Dentists convert old tooth fillings into 1.9 million meals
LIVINGSTON, Mich. (AP) — A dozen dentists in Livingston County hoard piles of old gold crowns. They collect them, and other precious metals, from patients’ mouths throughout the year with a charitable purpose in mind.
For more than a decade, Genoa Township dentist Dr. Fredric Bonine and other area dentists have been taking metals from extractions, smelting them down and donating the proceeds to supply free meals to county residents in need of food assistance.
“I’m a gold miner,” Bonine, who founded charitable program Gold for Food in 1996, said to the Livingston Daily Press and Argus. “It’s gross in a way, but it’s a quirky program that does good things.”
Participating dentists have turned gold, silver, platinum and palladium extracted from their patients’ mouths into about 1.9 million meals.
Since the program’s inception, about $316,750 has been donated to Gleaners Community Food Bank of Southeastern Michigan. All of those funds have been used to support food assistance programs in the county.
“Instead of sending it home with you to put that old crown in your underwear drawer or going to a gold (buyer) and maybe getting skimmed or scammed, this just seemed like a good way to support the community,” Bonine said.
The dentists have contributed about half of those funds, and Gleaners has partnered with businesses that match their donations.
Around Christmas time, 12 participating dentists donated about $12,367, which Kroger Co.’s Zero Hunger, Zero Waste program matched bringing the annual donation to about $24,734.
“That donation provided over 74,000 meals, which is huge, especially in the month of December and into part of January when families are under more pressure with bills going up and the holidays,” Gleaners Director of Food Secure Livingston Bridget Brown said.
Brown said Gleaners hands out about 140,000 meals a month to people in Livingston County. The organization runs mobile food pantries and supplies students at some area schools with weekend meals, among other programs. And about 850 families a month visit the organization’s Shared Harvest Pantry in Genoa Township.
“Dr. Bonine is a super dynamic person and we’re just grateful that he and his staff lead this effort when they don’t have to,” Brown said.
Participating dentists ask patients if they would like to donate old fillings and dental appliances when they are in the dental chair, and many do, Bonine said.
“We also have people bring in old fillings and drop them off,” he said.

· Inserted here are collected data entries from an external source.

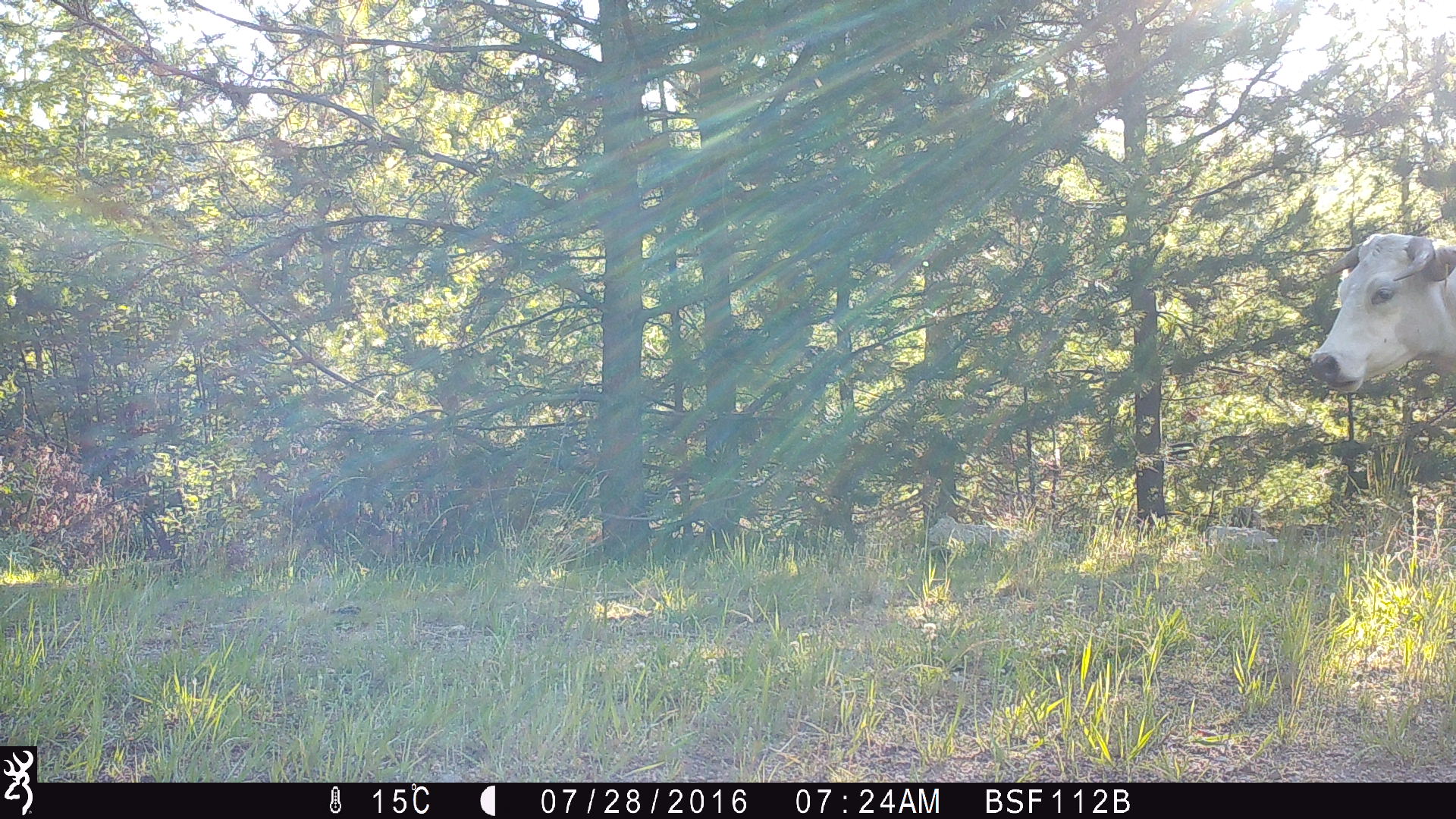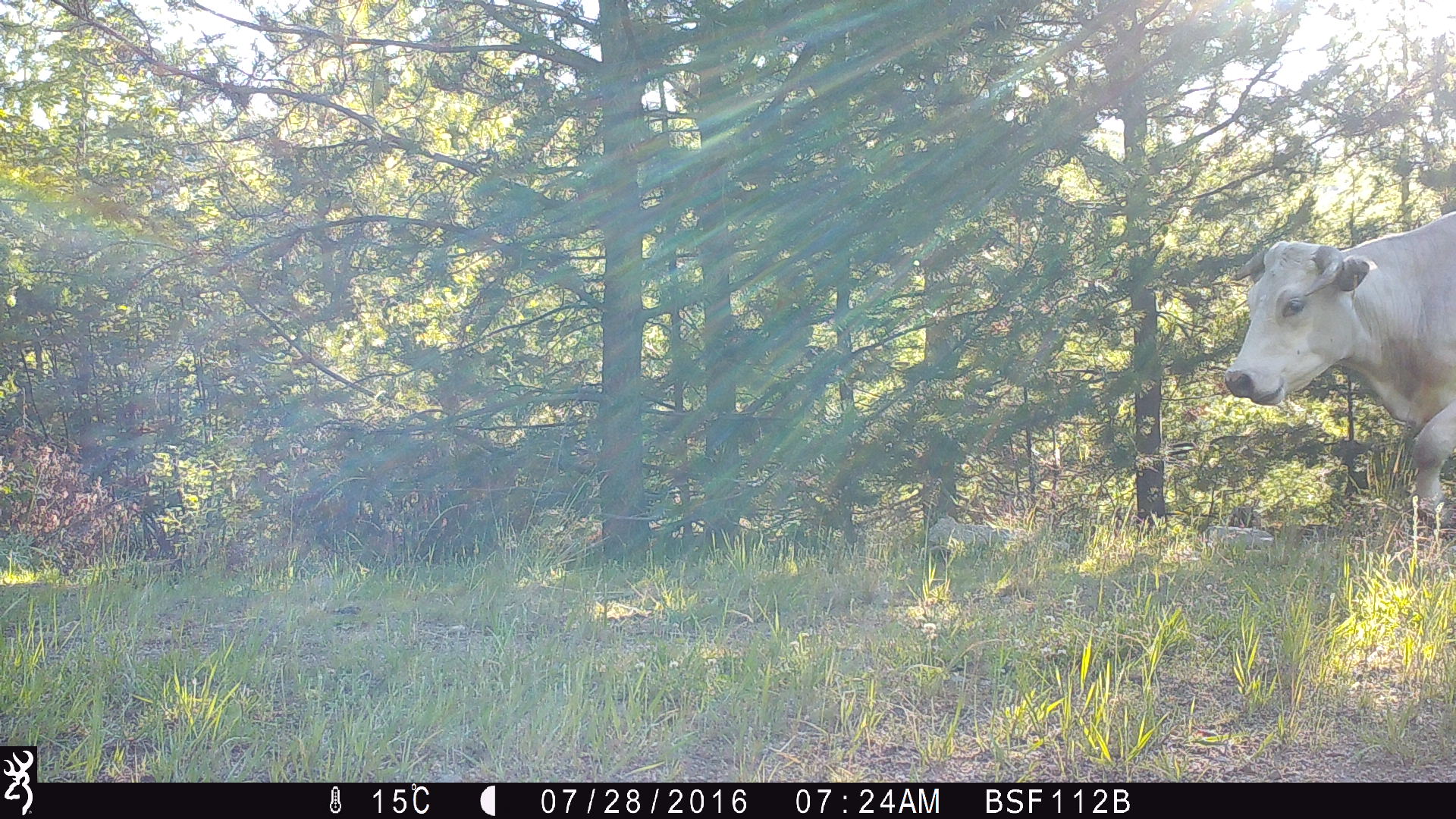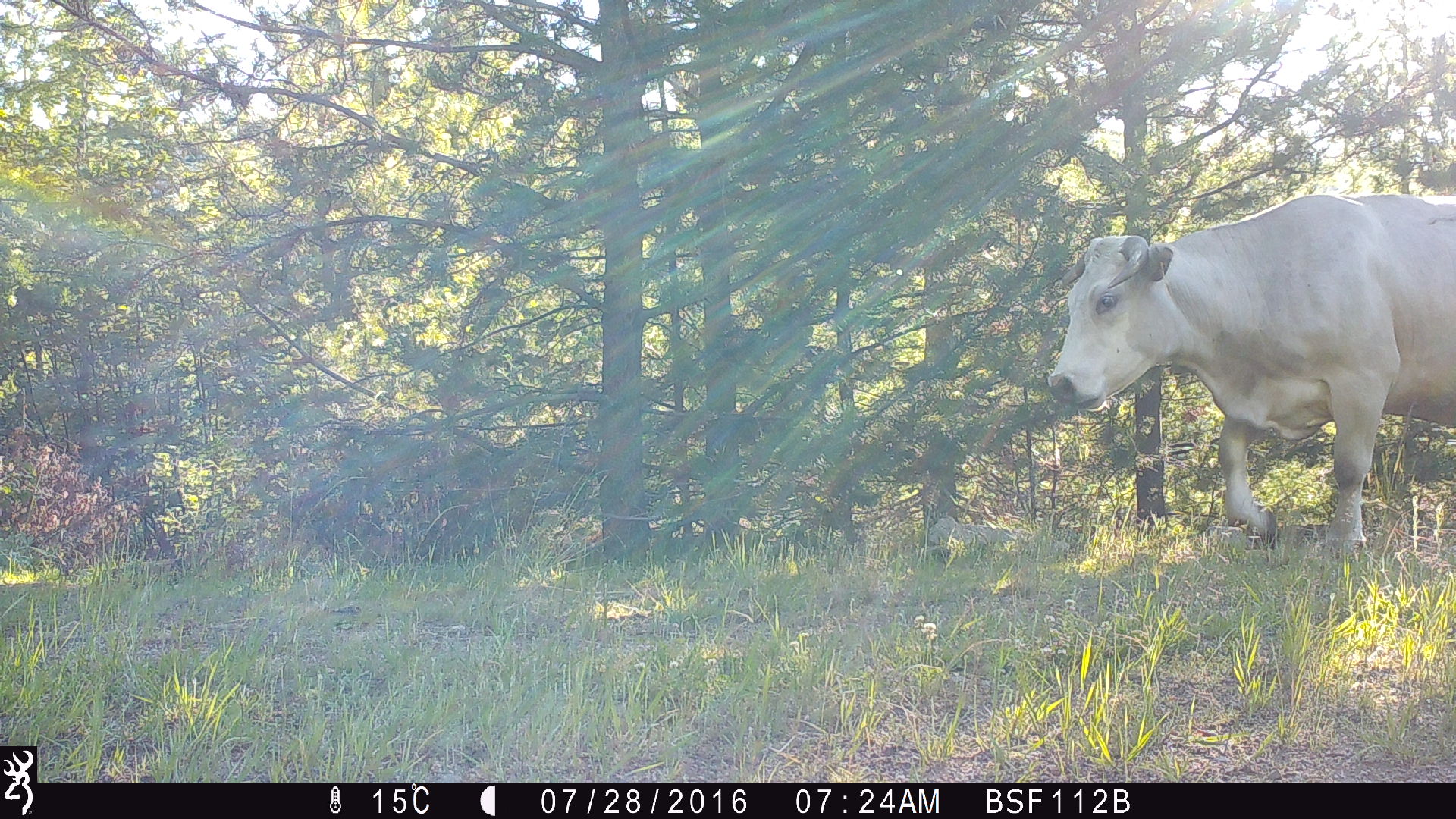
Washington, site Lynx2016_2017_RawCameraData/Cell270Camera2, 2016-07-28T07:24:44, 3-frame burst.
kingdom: Animalia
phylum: Chordata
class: Mammalia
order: Artiodactyla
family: Bovidae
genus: Bos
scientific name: Bos taurus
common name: domestic cattle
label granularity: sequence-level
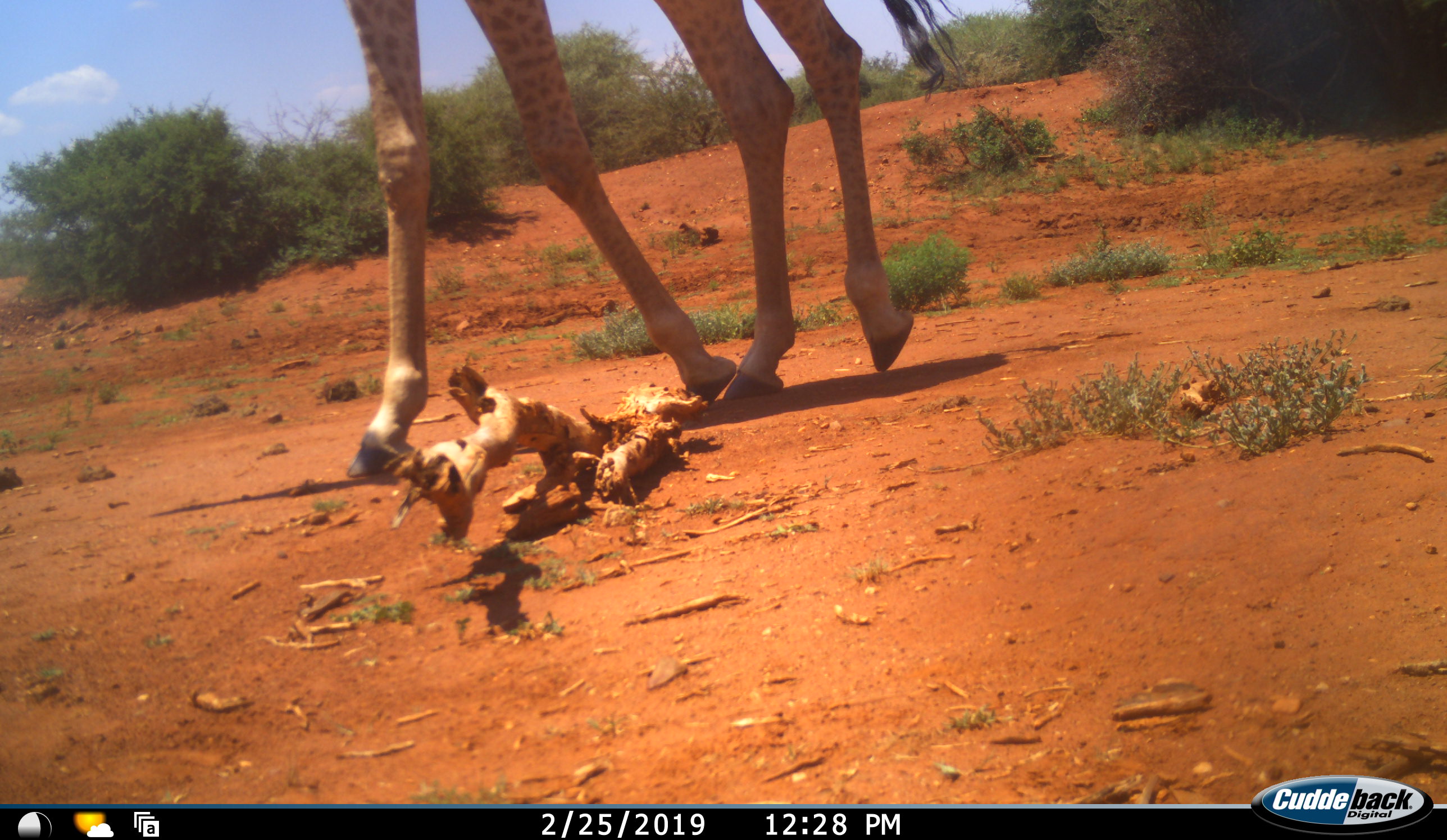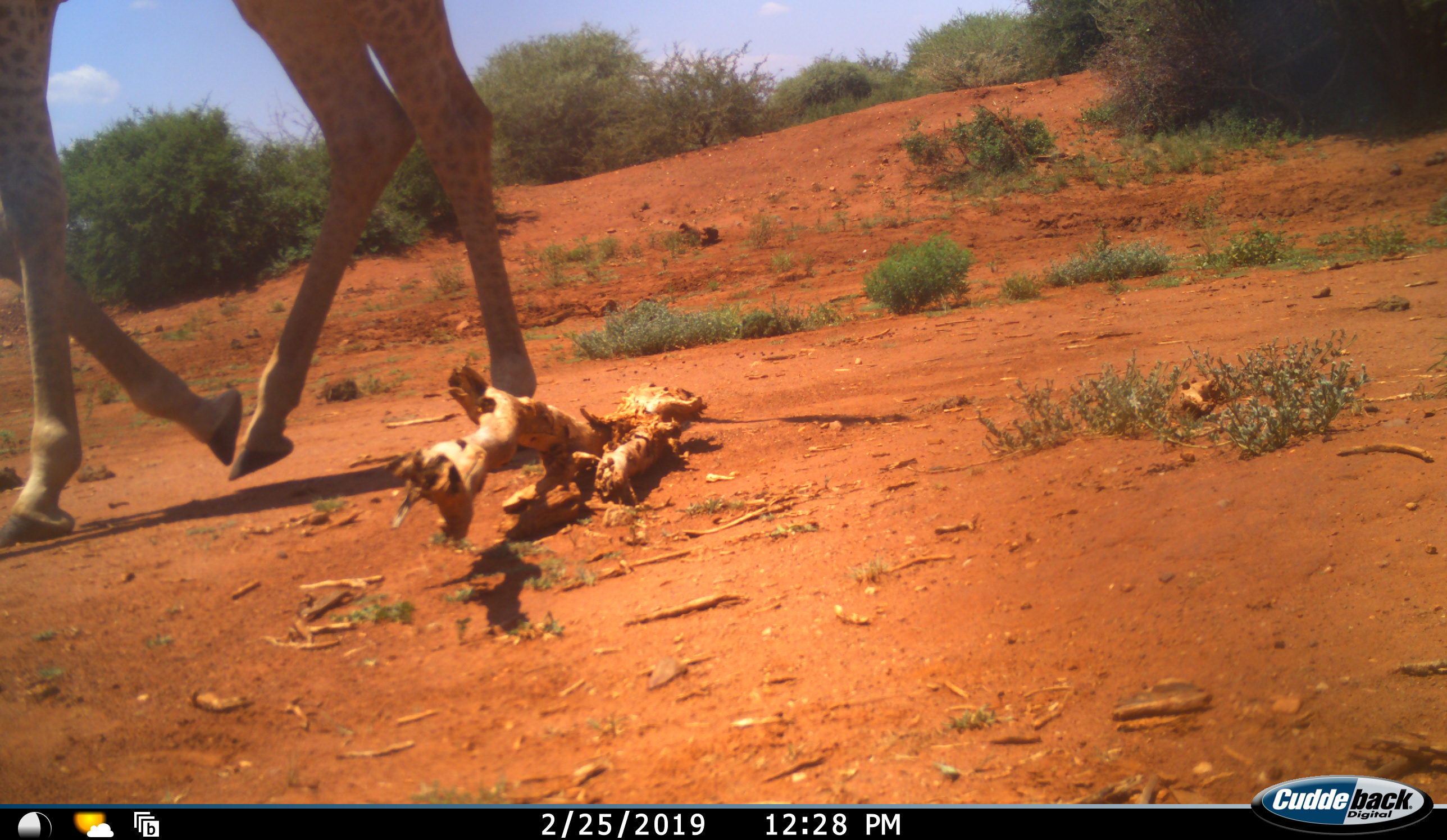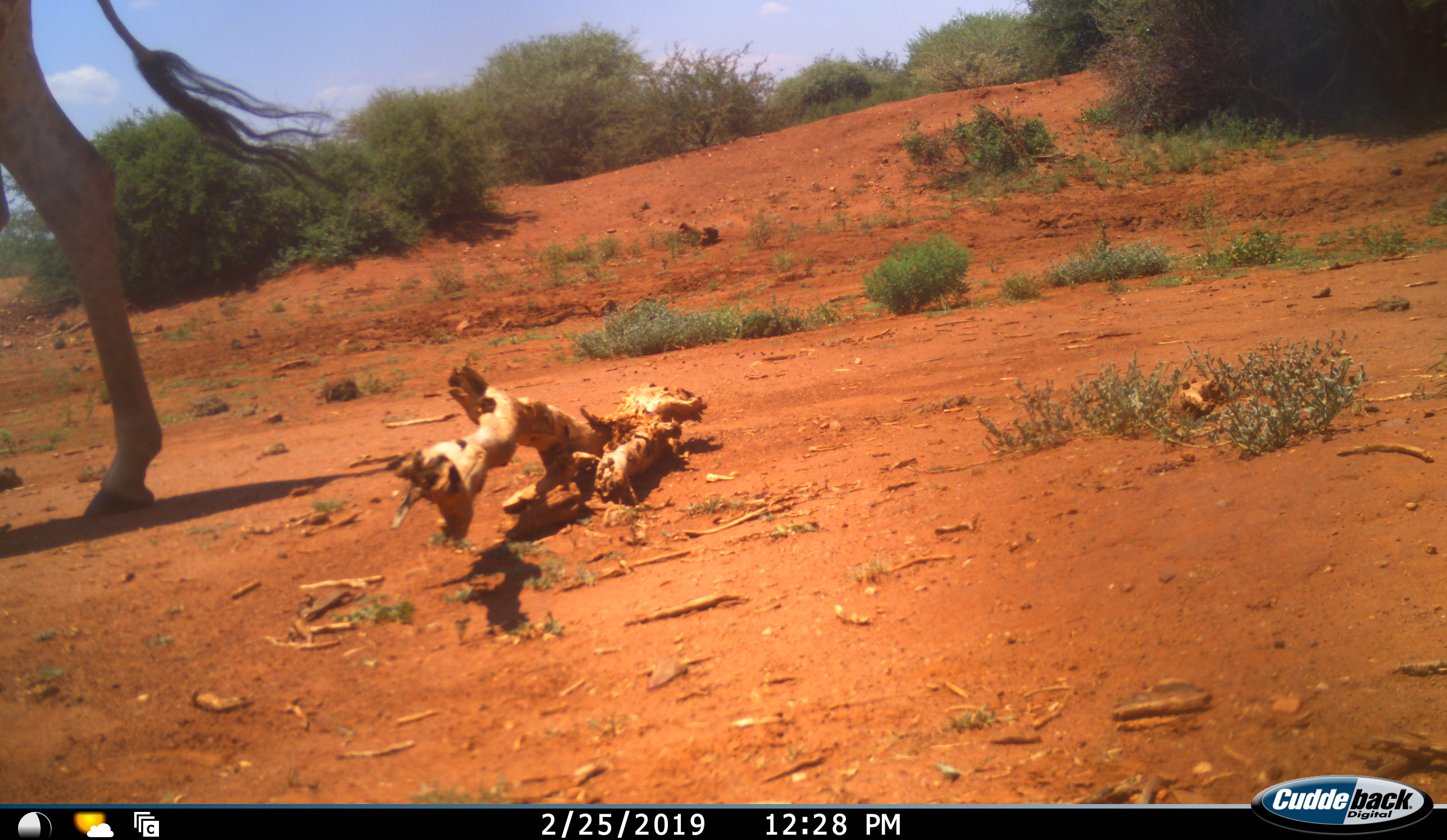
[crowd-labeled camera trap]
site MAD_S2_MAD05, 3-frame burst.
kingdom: Animalia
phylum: Chordata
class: Mammalia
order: Artiodactyla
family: Giraffidae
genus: Giraffa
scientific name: Giraffa camelopardalis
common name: giraffe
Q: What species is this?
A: Giraffe (Giraffa camelopardalis).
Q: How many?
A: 1.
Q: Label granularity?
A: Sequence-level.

Once a year, the dentists gather everything up and send it off to Leetsdale, Pa.-based precious metal refinery Atlantic Precious Metal Resources. The metals are smelted there.
Bonine said he wishes more dentists would join in.
“I send about 70 to 100 letters a year to dentists, and one can only imagine what could happen if they all did it,” he said. “Some dentists take it (precious metals) and factor it into their overhead and turn it into a revenue source but for being the wealthiest county in the state, we still have a population who lives hand-to-mouth with no assets, no safety net.”